360度評価の導入目的はいくつかある。導入企業の目的をいくつかまとめてみよう。
上司が部下を評価する単独評価では見えない部分を見出すため、立場の違う複数の評価者が評価を行うことで評価対象者に関する評価の公平性や客観性を見出すことができる。
人材育成や社員のモチベーションアップにつながり、評価された方も納得しやすい。
自分が上司からどのように見られているか、という点は単独評価ではなんとなくしっくりいかないが、自分は同僚や部下からどのように映っているのか、など様々な角度から見てもらうのはまた違ったモチベーションも生まれてくる。
360度評価の導入準備について紹介する。
ほかの多角面から評価されるという不安を取り除いて 、社員からの協力を得なければ導入はできないのがこの評価方法のため、不安を取り除く説明をしたうえで実施する必要がある。
この360度評価を効果的に行うためには、大事なことがいくつかある。具体的なポイントは次の通りだ。
評価目的および評価のルールを明確にすることは必須だ。どのような目的で導入するのか、結果を何に反映するのかという点を絞ること。それをルールとして評価項目を作っていく。評価項目の決定もルールあってのことだ。目的を明確にしなければ、運用もできない。運用ルールの検討をまずしていこう。
運用に合わせて評価方法を考えた後は、それを評価する場合の評価者の研修をしたのが良いだろう。必ず評価目的および評価の反映内容きちんと研修することで不安をなくせる。360度評価制度に対する理解のためにも、しっかりとした研修説明ができるように準備をしておこう。
360度評価を実施していく際のポイントは、結果を必ず被評価者へフィードバックすることだ。そしてフィードバックの際には、事実だけを伝えるようにしよう。場合によってはフォローアップ体制も必要になるので準備しておくことだ。
評価項目をできるだけ少なくすると、まとめやすい。通常の業務を行いながら実施していくため、評価項目を15分程度で回答できる設問数で行うようにできるとベストだ。

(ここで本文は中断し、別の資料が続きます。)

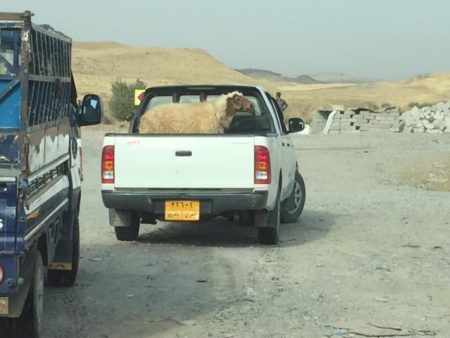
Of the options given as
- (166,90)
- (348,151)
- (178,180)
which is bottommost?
(348,151)

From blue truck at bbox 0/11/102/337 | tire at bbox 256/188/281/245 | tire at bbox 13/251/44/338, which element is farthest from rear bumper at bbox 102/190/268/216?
tire at bbox 13/251/44/338

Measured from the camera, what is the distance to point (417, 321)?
6809mm

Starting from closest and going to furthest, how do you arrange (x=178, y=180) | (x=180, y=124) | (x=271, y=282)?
1. (x=271, y=282)
2. (x=178, y=180)
3. (x=180, y=124)

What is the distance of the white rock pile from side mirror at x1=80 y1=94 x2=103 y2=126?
3024 cm

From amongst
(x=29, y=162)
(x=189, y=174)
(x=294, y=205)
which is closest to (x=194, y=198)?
(x=189, y=174)

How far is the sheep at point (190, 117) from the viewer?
10.8 metres

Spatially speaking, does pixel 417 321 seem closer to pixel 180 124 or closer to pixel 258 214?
pixel 258 214

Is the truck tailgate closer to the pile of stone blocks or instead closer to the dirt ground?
the dirt ground

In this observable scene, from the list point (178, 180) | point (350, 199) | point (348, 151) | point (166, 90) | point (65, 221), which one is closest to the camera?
point (65, 221)

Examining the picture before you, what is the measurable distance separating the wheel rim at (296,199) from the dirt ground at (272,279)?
257 mm

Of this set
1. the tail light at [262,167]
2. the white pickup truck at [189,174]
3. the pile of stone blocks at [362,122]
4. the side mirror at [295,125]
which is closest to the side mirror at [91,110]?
the white pickup truck at [189,174]

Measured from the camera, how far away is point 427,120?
38188 millimetres

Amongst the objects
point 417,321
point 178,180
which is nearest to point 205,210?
point 178,180

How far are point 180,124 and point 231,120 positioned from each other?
0.75 m
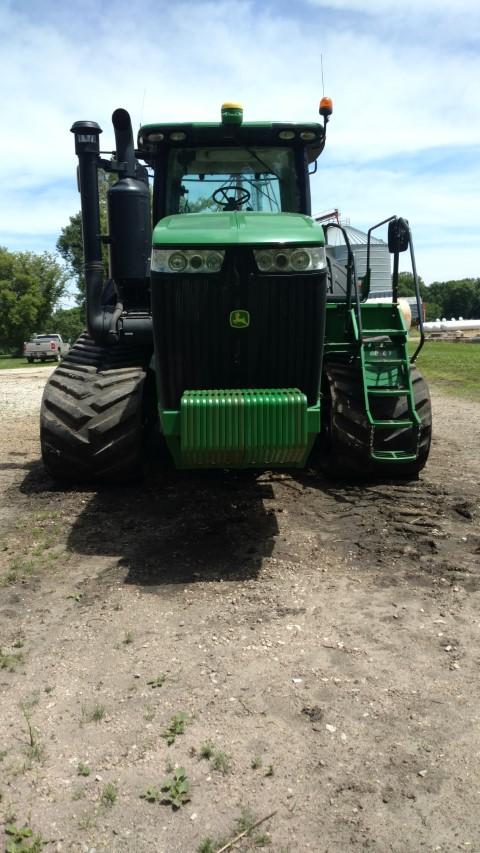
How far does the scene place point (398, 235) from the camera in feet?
18.8

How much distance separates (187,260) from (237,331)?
1.78 feet

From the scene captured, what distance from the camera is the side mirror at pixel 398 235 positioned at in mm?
5688

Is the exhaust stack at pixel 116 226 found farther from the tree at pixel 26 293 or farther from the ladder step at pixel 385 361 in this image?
the tree at pixel 26 293

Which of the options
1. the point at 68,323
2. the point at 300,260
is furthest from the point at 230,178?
the point at 68,323

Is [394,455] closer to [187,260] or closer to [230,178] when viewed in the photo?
[187,260]

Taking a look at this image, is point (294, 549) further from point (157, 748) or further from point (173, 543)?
point (157, 748)

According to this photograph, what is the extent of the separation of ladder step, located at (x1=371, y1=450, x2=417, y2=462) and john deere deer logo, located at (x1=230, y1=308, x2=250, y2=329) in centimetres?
160

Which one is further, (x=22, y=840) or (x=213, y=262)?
(x=213, y=262)

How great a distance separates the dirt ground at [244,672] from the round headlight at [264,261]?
1853 mm

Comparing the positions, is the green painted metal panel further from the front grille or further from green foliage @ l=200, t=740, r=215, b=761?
green foliage @ l=200, t=740, r=215, b=761

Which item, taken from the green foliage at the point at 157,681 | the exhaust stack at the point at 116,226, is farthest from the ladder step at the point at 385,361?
the green foliage at the point at 157,681

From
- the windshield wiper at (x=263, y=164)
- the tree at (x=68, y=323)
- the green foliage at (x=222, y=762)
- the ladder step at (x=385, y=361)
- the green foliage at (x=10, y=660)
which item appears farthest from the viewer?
the tree at (x=68, y=323)

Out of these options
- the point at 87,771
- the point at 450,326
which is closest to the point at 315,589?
the point at 87,771

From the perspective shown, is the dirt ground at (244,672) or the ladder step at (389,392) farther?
the ladder step at (389,392)
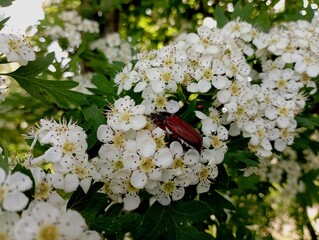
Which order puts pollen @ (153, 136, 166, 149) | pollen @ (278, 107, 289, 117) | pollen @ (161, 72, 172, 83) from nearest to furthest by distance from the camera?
1. pollen @ (153, 136, 166, 149)
2. pollen @ (161, 72, 172, 83)
3. pollen @ (278, 107, 289, 117)

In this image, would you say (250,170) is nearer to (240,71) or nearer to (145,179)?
(240,71)

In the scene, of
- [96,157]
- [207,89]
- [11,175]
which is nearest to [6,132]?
[96,157]

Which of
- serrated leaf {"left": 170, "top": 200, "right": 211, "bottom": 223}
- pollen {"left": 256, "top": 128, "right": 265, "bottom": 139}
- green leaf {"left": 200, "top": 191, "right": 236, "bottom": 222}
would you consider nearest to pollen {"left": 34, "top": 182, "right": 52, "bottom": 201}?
serrated leaf {"left": 170, "top": 200, "right": 211, "bottom": 223}

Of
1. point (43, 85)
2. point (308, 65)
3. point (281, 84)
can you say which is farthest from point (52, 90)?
point (308, 65)

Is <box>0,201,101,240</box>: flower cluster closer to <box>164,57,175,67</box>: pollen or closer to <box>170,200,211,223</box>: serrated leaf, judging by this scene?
<box>170,200,211,223</box>: serrated leaf

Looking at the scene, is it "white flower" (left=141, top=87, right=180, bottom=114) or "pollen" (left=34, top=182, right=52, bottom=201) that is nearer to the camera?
"pollen" (left=34, top=182, right=52, bottom=201)

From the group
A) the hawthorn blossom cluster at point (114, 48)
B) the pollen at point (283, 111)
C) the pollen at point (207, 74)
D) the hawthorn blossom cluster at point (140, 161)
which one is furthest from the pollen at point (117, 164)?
the hawthorn blossom cluster at point (114, 48)
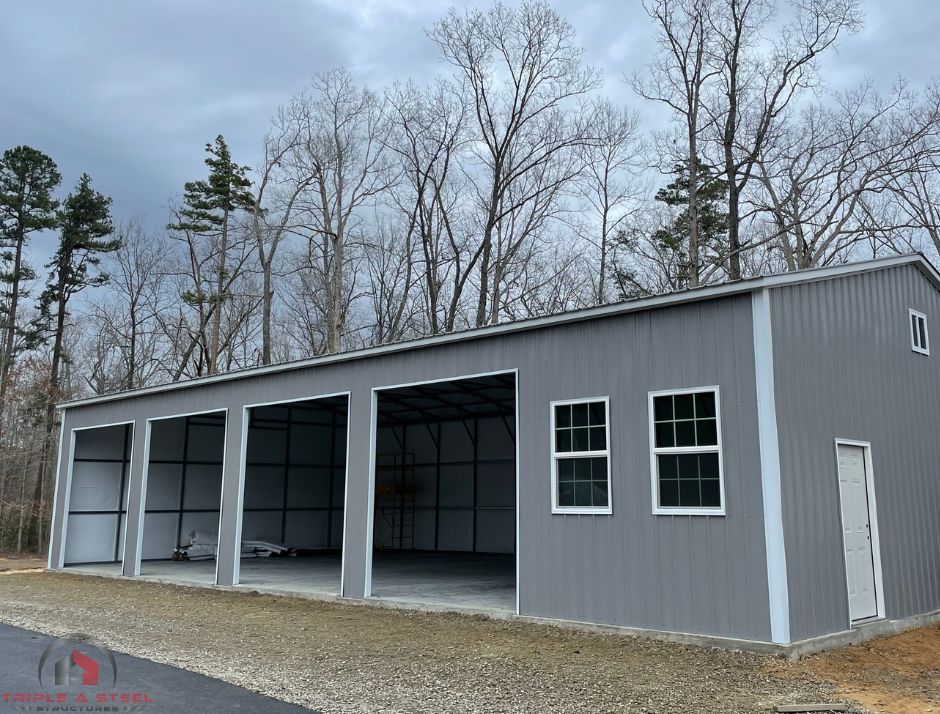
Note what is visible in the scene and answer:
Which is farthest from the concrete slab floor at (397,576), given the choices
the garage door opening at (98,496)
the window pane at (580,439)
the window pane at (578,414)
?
the window pane at (578,414)

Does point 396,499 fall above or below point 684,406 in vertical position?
below

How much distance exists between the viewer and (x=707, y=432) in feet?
25.0

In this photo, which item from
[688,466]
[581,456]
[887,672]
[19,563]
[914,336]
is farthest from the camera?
[19,563]

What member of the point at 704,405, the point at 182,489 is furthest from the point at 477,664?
the point at 182,489

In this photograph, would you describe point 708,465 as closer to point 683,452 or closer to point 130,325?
point 683,452

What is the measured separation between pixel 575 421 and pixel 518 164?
1750cm

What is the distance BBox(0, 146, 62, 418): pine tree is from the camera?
87.6 ft

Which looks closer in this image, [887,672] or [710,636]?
[887,672]

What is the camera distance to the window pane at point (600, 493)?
8289 millimetres

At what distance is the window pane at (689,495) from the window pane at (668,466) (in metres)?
0.12

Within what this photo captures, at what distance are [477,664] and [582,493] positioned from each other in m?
2.37

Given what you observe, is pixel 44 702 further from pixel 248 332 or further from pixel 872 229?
pixel 248 332

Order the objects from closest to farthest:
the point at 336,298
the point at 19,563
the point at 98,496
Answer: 1. the point at 98,496
2. the point at 19,563
3. the point at 336,298

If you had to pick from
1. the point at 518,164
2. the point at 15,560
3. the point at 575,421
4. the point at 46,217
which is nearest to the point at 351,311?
the point at 518,164
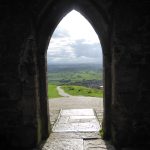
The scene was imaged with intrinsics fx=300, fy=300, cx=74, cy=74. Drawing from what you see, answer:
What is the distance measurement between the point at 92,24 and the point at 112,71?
122cm

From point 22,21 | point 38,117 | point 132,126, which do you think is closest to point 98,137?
point 132,126

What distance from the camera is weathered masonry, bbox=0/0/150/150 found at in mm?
6004

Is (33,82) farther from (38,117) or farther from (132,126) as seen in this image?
(132,126)

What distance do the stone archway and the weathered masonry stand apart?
4.9 inches

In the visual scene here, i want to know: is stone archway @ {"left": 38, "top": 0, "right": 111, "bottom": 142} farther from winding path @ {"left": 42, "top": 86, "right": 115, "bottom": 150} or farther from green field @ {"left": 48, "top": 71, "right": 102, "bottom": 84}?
green field @ {"left": 48, "top": 71, "right": 102, "bottom": 84}

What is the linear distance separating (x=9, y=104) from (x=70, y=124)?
239 centimetres

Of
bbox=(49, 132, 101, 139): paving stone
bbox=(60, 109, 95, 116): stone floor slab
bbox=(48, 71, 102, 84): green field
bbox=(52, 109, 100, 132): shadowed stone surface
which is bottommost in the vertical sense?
bbox=(48, 71, 102, 84): green field

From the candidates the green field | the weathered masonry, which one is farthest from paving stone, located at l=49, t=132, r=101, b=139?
the green field

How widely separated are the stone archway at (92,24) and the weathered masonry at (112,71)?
0.12 metres

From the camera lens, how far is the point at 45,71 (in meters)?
6.85

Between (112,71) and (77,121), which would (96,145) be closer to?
(112,71)

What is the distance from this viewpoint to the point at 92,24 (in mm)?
6824

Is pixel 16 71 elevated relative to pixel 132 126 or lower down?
elevated

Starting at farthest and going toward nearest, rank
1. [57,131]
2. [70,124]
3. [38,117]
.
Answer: [70,124] → [57,131] → [38,117]
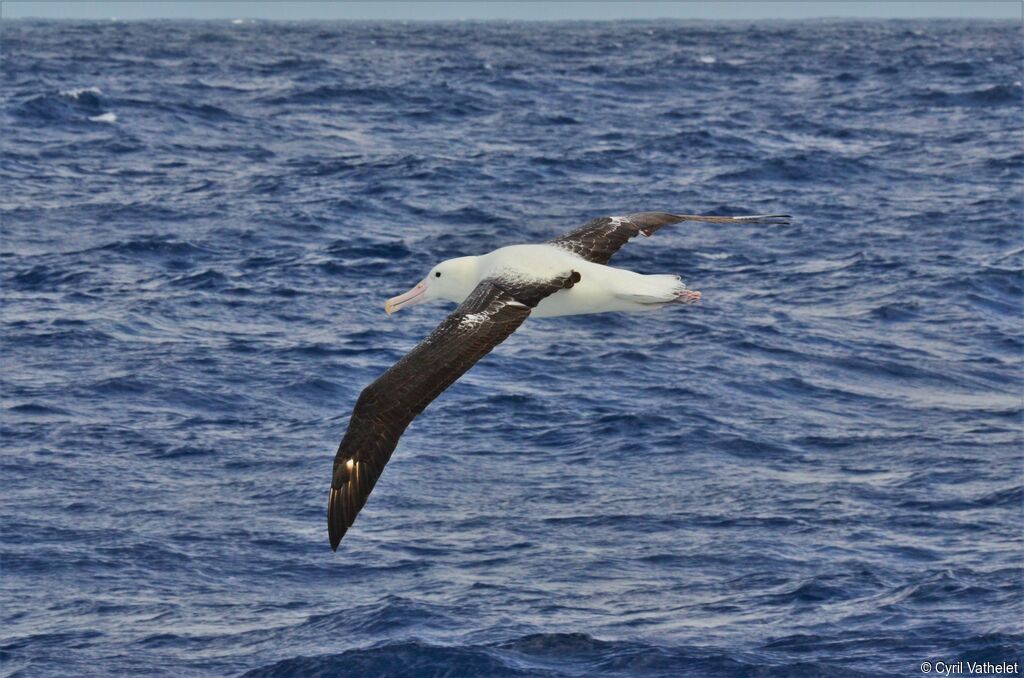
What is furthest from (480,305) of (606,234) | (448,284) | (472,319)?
(606,234)

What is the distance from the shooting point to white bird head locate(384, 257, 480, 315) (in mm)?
11117

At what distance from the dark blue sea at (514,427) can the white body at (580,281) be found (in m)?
5.09

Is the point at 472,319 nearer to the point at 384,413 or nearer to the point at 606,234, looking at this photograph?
the point at 384,413

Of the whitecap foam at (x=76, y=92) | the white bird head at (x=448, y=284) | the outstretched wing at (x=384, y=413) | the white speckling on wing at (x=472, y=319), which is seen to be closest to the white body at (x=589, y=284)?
the white bird head at (x=448, y=284)

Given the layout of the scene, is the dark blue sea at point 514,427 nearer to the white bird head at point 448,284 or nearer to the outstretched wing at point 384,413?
the white bird head at point 448,284

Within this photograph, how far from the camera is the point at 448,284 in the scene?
37.2ft

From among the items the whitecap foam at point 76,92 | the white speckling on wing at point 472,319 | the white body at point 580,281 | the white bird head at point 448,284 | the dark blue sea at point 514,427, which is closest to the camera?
the white speckling on wing at point 472,319

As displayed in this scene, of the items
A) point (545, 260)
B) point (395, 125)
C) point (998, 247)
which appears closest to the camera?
point (545, 260)

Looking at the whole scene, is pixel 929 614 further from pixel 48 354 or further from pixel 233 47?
pixel 233 47

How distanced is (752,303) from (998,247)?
605 cm

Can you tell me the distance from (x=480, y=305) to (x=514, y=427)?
985cm

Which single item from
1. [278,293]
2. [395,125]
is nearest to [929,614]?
[278,293]

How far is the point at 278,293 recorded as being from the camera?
78.8 ft

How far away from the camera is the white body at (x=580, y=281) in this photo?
10.1 metres
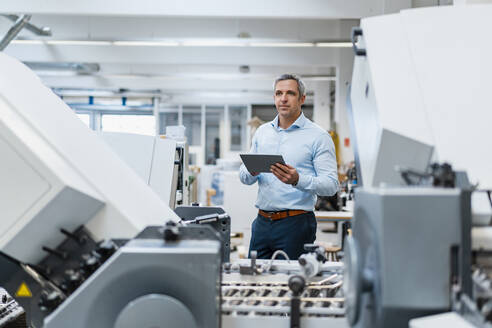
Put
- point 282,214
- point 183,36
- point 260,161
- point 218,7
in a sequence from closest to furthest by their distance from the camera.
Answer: point 260,161 < point 282,214 < point 218,7 < point 183,36

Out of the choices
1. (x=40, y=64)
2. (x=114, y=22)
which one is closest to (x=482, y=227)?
(x=114, y=22)

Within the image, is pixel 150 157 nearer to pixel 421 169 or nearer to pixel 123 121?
pixel 421 169

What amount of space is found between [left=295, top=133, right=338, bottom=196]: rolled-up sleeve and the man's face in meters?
0.19

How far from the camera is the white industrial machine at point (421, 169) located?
2.43 feet

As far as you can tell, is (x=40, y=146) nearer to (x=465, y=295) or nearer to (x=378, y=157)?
(x=378, y=157)

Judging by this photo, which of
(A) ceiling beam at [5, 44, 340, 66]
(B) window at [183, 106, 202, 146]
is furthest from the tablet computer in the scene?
(B) window at [183, 106, 202, 146]

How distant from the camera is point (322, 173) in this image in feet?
6.45

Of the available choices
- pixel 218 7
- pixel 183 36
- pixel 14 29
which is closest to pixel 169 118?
pixel 183 36

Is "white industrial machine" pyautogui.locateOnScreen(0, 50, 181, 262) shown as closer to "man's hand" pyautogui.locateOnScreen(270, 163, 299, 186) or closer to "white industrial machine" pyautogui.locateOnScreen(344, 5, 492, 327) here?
"white industrial machine" pyautogui.locateOnScreen(344, 5, 492, 327)

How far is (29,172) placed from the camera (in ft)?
3.01

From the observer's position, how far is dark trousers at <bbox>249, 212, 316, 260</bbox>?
1.95 meters

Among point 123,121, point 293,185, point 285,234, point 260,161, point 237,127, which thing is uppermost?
point 123,121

選択式の設問の場合でも、「良い」、「悪い」だけではなく、「どちらともいえない」というように無理に答えさせるようなことがない配慮も大切だ。
360度評価を導入する上で以下の注意が必要だ。
360度評価の導入意義や背景、具体的な評価方法や注意点などは明確に社員に伝えておかねばならない。主観を排除することと、導入目的を明確化しておくことは透明性のある評価をアピールすることにつながる。
まずは本番導入の前に、サンプル部署などでトライアルでの実施を行おう。いきなり本番で運用を開始した場合、問題が発生すると一時評価がストップしてしまう。トライアルで発見された問題を適宜、調整しながら改善を行っていくことで、本番運用が順調にスムーズにいくだろう。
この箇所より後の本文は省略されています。